Casas #3 – San Agustín (y 2)

(La primera parte de esta entrada.) Si tuviese que destacar algo por encima de todo, subrayaría cosas como estas: los disfraces, que son el amuleto de la ficción para los peques; los momentos de lectura con linterna de mi hermano (siete años mayor) y las parrafadas en la cama que acababan con mi madre, zapatilla en mano, asegurándose de que el grosor de las mantas nos aseguraba una reprimenda que jamás se convertía en color; los momentos en los que la casa se llenaba con los amigos de mi hermana (once años mayor que yo): la magia de las personas mayores (así me lo parecían a mí, cuando eran solo jóvenes), la celebración de sus cumpleaños. En el salón de esa casa Fiti contagió a mi hermano la pasión por la montaña. En el mismo lugar Longi cantaba, contaba chistes Madrigal o la magia de Félix (hoy mi cuñado), con su gran virtud para abrir la ilusión a un niño. Yo era el espectador privilegiado. Me imagino también que el niño pesado que incordia la conversación y las confidencias. Sin embargo, no puedo evitar que mis mejores recuerdos estén en las construcciones con el Exin Castillos o el despliegue bélico de los soldaditos, tanques y aviones (que tendrían su continuación en nuestra próxima cas). Fernando, mi hermano, tenía una habilidad especialísima para esas construcciones. Creo que la manera de construir, planificada, ordenada, bien ejecutada y con resultados siempre diferentes, me cambió la vida para siempre. O, al menos, eso creo.

La casa de la calle San Agustín fue también la casa de los momentos malos, cuando mi padre enfermó de depresión. Allí también aprendí a construir los castillos de la soledad y el silencio. De la introspección de un niño que necesitaba estar callado. De unos momentos que no recuerdo de forma global (por fortuna, la resiliencia de niño y la ayuda de todos hace que, en ningún momento, considere que mi infancia fuese traumática ni nada parecido), pero que han hecho de mí parte de lo que soy.
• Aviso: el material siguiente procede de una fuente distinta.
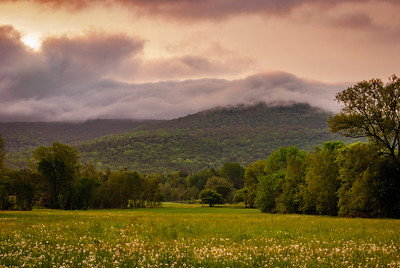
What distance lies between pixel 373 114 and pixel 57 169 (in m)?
81.3

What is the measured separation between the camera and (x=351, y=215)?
42281 mm

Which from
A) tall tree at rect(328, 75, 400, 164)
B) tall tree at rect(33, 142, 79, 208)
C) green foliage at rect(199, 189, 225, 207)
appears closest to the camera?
tall tree at rect(328, 75, 400, 164)

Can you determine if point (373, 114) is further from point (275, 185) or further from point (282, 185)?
point (275, 185)

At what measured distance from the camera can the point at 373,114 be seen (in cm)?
3988

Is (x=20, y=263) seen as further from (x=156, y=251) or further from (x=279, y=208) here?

Esta casa, para mí, es la del otoño con mi abuelo, en busca de castañas (que luego estarían almacenadas en una caja de metal con agua en mi primer intento de inventar una calefacción) en lo que era el Hospicio y ahora es el parque de San Agustín; la del verano de las comidas en la terraza; la del invierno en el que mi padre decidió sacar parte de la casa (literalmente) a ese parque para hacer fotografías. Nunca le podré agradecer a mi padre su genialidad desbordante, su cerebro en constante ebullición creativa, su manera tan peculiar de ser distinto, del mismo modo que nunca podré agradecer suficientemente a mi madre su discreción, su labor callada para que el suelo nos mantuviese en la tierra.

La casa de San Agustín era, también, el lugar de paso de innumerables amigos de mis padres a los que mi padre traía a comer sin avisar. El lugar donde se celebró el banquete de mi primera comunión. El improvisado ring donde aprendí alguna de las reglas de boxeo. La aventura de colarme en la casa de los vecinos por los barrotes que separaban nuestra terraza de la suya cuando estaban de vacaciones y mi padre jugándose el tipo por el exterior para rescatarme. La casa de los vecinos, a la que me invitaban a comer y Maruja me reñía por quedarme alelado con los documentales de Félix Rodríguez de la Fuente.

Las casas de nuestras vidas son las construcciones de nuestro ser, de nuestros vicios y de nuestras virtudes. Los lugares donde formulamos nuestros sueños, donde llegan las primeras pesadillas. Los lugares en los que vivimos y a los que nunca podremos regresar, a no ser que un día nos sentemos e intentamos recuperar algo de su esencia.

(Esta entrada pertenece a la serie Casas en las que he vivido.)